Work required.
Copy all entries verbatim and keep any pictures out of the copy.
========================================================================
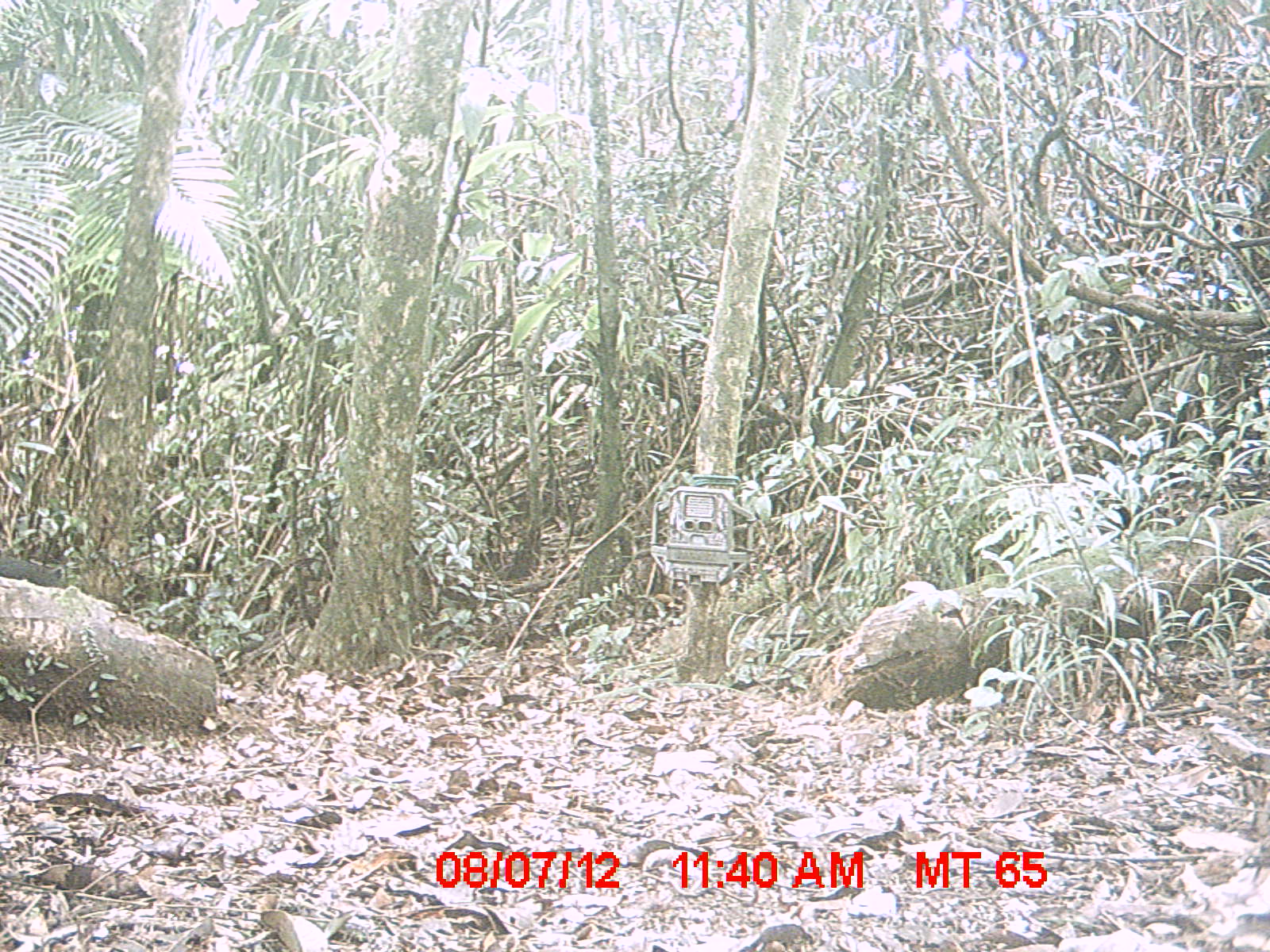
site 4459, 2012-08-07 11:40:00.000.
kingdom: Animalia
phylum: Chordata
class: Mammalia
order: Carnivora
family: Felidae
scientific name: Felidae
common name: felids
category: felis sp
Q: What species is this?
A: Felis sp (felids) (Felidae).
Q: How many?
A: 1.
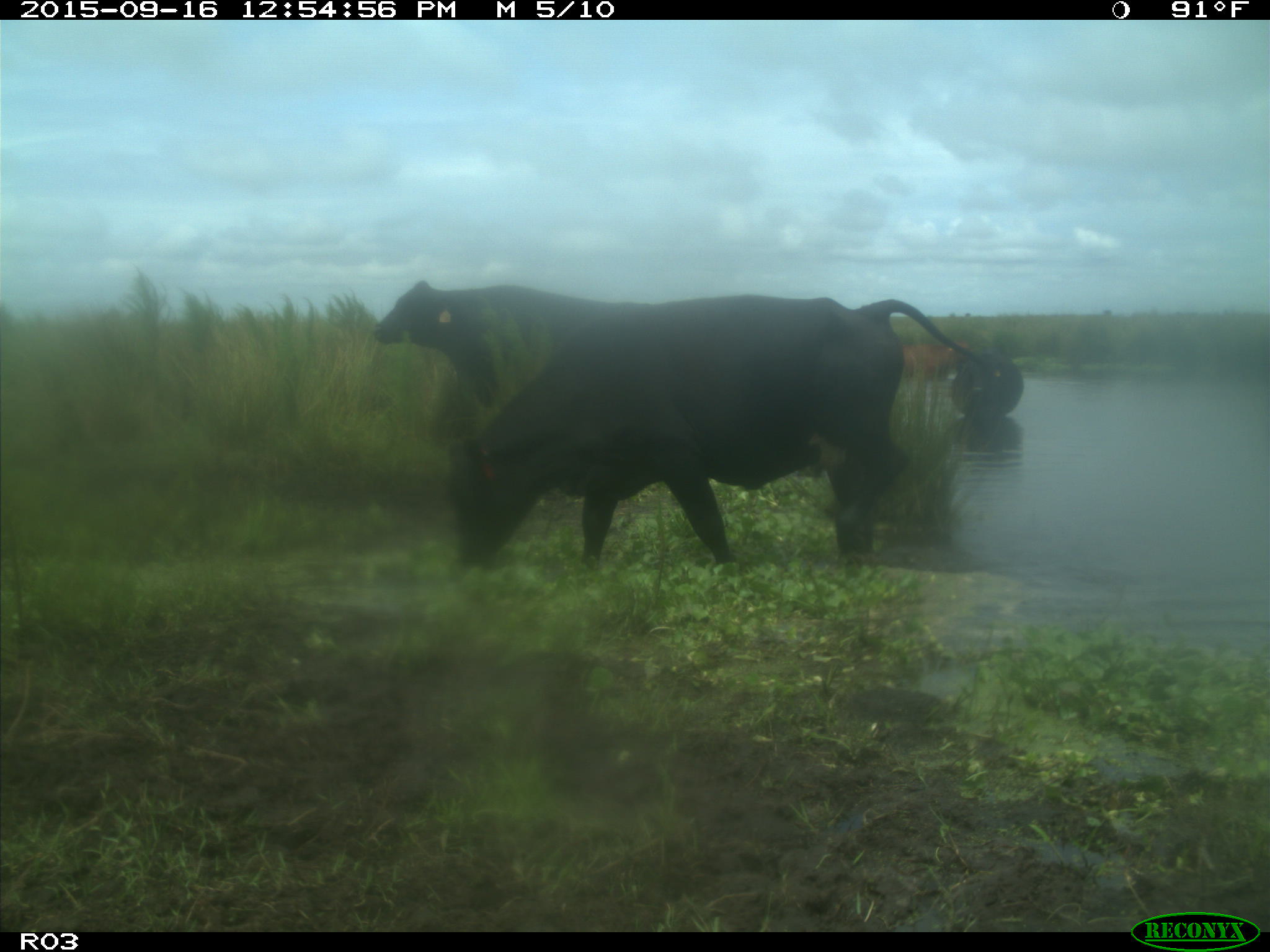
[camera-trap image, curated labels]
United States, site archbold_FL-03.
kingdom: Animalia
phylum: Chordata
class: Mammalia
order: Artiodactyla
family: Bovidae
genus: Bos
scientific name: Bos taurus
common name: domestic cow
========================================================================
Exercise output.
site 4459, 2012-08-07 11:40:00.000.
kingdom: Animalia
phylum: Chordata
class: Mammalia
order: Carnivora
family: Felidae
scientific name: Felidae
common name: felids
category: felis sp
Q: What species is this?
A: Felis sp (felids) (Felidae).
Q: How many?
A: 1.
[camera-trap image, curated labels]
United States, site archbold_FL-03.
kingdom: Animalia
phylum: Chordata
class: Mammalia
order: Artiodactyla
family: Bovidae
genus: Bos
scientific name: Bos taurus
common name: domestic cow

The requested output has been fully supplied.